A new series on BBC ALBA celebrates the rich tradition and history of Gaelic poetry and its continued relevance in the present day.

In this series called Dàn twelve people choose and read the poems that are most important to them or that have had an effect on them. The 12 programmes were made by Caledonia TV for BBC ALBA.

Caledonia TV Producer Ramsay MacMahon, said: “Poetry is so powerful. It can transport us to other places, it can remind us of a particular person or period in time and it can tell us about our history and the world we live in.

“There is a great breadth of the most beautiful Gaelic verse across the 12 short programmes. From humorous poems to lullabies, the famous Gaelic bards to lesser-known ones, from village poets to ancient poetry that we often hear sung.”

The entire series will be available on iPlayer from this Saturday, April 24. After that each programme will be broadcast on BBC ALBA each day at 7.55pm from Monday to Thursday starting on Monday, April 26 until Thursday, May 13.

The series will also be available to watch on BBC ALBA YouTube and an English and Gaelic version of each poem will be published on the BBC website, visit:

Full listings:

Monday, April 26 – Ep 1: Scottish poet Peter MacKay, originally from the Isle of Lewis, is a lecturer in English literature at St Andrews University.
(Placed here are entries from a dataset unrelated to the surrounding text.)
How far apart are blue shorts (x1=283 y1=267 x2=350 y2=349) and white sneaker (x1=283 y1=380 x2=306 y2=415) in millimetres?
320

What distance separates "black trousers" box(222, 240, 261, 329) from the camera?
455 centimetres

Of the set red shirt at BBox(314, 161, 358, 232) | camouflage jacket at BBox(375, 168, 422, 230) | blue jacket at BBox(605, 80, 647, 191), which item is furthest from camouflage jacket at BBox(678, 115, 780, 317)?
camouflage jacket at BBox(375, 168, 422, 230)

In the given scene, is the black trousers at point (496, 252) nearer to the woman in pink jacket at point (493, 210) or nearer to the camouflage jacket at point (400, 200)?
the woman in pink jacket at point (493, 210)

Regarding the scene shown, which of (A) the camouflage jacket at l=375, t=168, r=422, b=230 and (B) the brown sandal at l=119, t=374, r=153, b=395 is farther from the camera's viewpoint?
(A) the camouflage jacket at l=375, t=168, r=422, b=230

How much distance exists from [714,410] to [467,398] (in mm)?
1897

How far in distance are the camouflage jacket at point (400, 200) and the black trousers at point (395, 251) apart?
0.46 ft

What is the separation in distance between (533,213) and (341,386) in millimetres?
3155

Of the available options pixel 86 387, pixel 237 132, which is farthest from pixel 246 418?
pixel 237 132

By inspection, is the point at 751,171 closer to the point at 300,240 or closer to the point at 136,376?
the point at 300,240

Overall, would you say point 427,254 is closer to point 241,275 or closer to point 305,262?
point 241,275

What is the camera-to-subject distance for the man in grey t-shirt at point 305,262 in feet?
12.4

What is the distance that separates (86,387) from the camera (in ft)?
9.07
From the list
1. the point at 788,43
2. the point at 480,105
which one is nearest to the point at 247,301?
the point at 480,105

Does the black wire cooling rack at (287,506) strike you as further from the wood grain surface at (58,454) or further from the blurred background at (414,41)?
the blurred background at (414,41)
He is an expert in Scottish and Irish literature from 1800 onwards, and especially in Scottish Gaelic literature. He talks about poetry and its importance. He discusses how Lewis poet Iain Crichton Smith has influenced him and reads the poem “Tha thu air Aigeann M’Inntinn.”

Tuesday, April 27 – Ep 2: Eilidh Cormack from the band Sian discusses and reads the poem “Thig Trì Nithean Gun Iarraidh” written by the Daughter of the Laird of Rèilig 300 years ago. She speaks about how its messages of self-respect and confidence in women are still as relevant today.

Wednesday, April 28 – Ep 3: Ross Christie talks about how he came across the work of little-known poet Katharine Whyte Grant from Oban. He reads her poem “Blàith-Fhleasg o Mhòd nam Maca-Meamna” and talks about how poetry has helped immerse him in Gaelic.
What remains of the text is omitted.